SAFETY AWARE REINFORCEMENT LEARNING (SARL)

Abstract

As reinforcement learning agents become increasingly integrated into complex, real-world environments, designing for safety becomes a critical consideration. We specifically focus on researching scenarios where agents can cause undesired side effects while executing a policy on a primary task. Since one can define multiple tasks for a given environment dynamics, there are two important challenges. First, we need to abstract the concept of safety that applies broadly to that environment independent of the specific task being executed. Second, we need a mechanism for the abstracted notion of safety to modulate the actions of agents executing different policies to minimize their side-effects. In this work, we propose Safety Aware Reinforcement Learning (SARL) -a framework where a virtual safe agent modulates the actions of a main reward-based task agent to minimize side effects. The safe agent learns a task-independent notion of safety for a given environment. The task agent is then trained with a regularization loss given by the distance between the native action probabilities of the two agents. Since the safe agent effectively abstracts a task-independent notion of safety via its action probabilities, it can be ported to modulate multiple policies solving different tasks across different environments without further training. We contrast this with solutions that rely on task-specific regularization metrics and test our framework on the SafeLife Suite, based on Conway's Game of Life, comprising a number of complex tasks in dynamic environments. We show that our solution is able to match the performance of solutions that rely on task-specific side-effect penalties on both the primary and safety objectives while additionally providing the benefit of generalizability and portability.

1. INTRODUCTION

Reinforcement learning (RL) algorithms have seen great research advances in recent years, both in theory and in their applications to concrete engineering problems. The application of RL algorithms extends to computer games (Mnih et al., 2013; Silver et al., 2017 ), robotics (Gu et al., 2017) and recently real-world engineering problems, such as microgrid optimization (Liu et al., 2018) and hardware design (Mirhoseini et al., 2020) . As RL agents become increasingly prevalent in complex real-world applications, the notion of safety becomes increasingly important. Thus, safety related research in RL has also seen a significant surge in recent years (Zhang et al., 2020; Brown et al., 2020; Mell et al., 2019; Cheng et al.; Rahaman et al.) .

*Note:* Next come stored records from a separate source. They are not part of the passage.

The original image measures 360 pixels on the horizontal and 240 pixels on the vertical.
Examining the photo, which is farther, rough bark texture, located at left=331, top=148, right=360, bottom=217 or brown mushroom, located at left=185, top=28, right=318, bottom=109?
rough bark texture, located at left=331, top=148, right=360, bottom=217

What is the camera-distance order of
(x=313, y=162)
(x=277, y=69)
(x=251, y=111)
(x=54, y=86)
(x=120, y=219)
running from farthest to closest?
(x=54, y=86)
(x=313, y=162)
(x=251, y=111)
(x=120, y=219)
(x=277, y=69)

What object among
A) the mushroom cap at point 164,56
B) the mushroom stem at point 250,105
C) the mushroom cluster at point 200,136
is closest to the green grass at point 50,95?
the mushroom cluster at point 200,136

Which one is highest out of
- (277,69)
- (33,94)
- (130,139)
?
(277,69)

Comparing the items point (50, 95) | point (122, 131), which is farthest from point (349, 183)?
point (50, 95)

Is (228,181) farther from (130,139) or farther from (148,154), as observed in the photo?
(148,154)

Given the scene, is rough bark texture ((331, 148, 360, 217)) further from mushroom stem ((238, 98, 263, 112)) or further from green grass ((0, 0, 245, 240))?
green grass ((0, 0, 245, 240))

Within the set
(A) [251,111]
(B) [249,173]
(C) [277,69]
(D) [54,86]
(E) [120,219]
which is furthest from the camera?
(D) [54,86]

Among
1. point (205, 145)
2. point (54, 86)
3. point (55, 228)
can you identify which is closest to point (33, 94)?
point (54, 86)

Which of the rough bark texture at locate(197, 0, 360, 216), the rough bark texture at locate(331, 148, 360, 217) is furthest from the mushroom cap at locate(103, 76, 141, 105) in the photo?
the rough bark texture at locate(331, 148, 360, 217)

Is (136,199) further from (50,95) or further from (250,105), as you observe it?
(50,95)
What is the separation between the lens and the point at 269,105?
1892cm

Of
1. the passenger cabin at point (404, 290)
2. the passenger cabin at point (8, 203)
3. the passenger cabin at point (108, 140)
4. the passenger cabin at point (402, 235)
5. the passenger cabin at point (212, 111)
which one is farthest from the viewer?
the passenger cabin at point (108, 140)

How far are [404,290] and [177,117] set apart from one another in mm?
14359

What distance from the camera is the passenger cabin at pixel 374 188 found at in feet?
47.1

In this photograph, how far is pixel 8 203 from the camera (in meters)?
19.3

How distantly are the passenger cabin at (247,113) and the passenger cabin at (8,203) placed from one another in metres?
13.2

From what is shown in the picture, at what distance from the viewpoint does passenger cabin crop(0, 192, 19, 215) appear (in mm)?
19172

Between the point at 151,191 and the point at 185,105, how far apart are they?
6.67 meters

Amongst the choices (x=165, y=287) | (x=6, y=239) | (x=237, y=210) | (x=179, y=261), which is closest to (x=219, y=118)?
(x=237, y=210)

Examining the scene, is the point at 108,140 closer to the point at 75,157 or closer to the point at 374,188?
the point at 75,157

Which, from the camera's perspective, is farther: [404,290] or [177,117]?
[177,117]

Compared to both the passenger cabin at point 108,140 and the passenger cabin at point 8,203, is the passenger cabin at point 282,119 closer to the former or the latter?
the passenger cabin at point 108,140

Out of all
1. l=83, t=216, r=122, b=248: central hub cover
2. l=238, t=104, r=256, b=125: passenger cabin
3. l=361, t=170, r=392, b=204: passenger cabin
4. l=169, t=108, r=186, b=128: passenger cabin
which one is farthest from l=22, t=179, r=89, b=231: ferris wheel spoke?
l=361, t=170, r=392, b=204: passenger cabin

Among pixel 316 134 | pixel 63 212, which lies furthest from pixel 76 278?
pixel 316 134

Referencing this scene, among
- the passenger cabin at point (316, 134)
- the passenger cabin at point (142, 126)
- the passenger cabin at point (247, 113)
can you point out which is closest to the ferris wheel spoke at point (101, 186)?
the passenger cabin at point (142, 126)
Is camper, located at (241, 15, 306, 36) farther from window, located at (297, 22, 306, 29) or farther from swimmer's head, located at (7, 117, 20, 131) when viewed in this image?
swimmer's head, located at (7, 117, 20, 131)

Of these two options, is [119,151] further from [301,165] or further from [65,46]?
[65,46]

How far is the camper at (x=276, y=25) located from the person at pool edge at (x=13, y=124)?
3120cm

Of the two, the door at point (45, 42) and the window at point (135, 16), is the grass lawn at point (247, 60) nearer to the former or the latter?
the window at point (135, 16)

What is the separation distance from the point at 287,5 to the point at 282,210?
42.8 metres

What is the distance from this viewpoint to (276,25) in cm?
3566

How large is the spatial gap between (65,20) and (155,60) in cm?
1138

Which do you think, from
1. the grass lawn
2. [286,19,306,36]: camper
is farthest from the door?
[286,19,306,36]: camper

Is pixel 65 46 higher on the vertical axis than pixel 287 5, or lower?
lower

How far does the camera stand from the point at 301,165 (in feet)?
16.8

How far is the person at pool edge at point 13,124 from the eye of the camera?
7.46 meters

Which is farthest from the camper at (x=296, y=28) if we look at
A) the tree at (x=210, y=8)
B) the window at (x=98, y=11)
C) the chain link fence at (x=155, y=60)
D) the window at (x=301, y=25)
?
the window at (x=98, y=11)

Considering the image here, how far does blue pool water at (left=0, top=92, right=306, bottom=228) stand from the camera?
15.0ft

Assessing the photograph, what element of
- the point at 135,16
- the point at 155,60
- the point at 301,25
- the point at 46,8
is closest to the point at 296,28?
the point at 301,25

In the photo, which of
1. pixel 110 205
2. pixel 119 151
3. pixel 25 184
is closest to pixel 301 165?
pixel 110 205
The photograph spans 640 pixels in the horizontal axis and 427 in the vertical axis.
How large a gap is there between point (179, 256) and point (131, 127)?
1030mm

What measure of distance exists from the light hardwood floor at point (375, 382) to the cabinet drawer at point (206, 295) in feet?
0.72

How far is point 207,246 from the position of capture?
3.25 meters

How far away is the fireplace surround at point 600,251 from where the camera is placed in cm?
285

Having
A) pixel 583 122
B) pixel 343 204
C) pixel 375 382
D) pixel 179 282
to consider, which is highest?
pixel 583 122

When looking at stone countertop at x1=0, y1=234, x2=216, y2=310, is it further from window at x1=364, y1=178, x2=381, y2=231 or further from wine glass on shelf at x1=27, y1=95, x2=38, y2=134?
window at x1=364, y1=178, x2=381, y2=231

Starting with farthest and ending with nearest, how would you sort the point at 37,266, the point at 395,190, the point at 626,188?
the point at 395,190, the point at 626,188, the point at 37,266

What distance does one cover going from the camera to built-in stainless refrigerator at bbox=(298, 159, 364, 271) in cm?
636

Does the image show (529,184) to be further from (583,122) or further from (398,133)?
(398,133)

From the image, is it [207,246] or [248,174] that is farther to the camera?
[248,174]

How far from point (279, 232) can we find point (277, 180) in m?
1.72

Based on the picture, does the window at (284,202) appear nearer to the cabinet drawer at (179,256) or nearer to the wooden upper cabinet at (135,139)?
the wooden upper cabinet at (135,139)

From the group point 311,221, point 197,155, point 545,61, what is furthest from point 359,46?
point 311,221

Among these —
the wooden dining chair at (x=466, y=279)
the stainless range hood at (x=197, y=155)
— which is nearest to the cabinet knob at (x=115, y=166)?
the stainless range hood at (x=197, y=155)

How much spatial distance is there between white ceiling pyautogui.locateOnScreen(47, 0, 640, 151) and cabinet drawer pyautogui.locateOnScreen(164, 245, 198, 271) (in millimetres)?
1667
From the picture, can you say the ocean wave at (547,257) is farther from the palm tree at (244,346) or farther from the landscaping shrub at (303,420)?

1.1. SIDE EFFECTS IN REINFORCEMENT LEARNING ENVIRONMENTS

Our work focuses specifically on the problem of side effects, identified as a key topic in the area of safety in AI by Amodei et al. (2016) . Here, an agent's actions to perform a task in its environment may cause undesired, and sometimes irreversible, changes in the environment. A major issue with measuring and investigating side effects is that it is challenging to define an appropriate sideeffect metric, especially in a general fashion that can apply to many settings. The difficulty of quantifying side effects distinguishes this problem from safe exploration and traditional motion planning approaches that focus primarily on avoiding obstacles or a clearly defined failure state (Amodei et al., 2016; Zhu et al., 2020) . As such, when learning a task in an unknown environment with complex dynamics, it is challenging to formulate an appropriate environment framework to jointly encapsulate the primary task and side effect problem.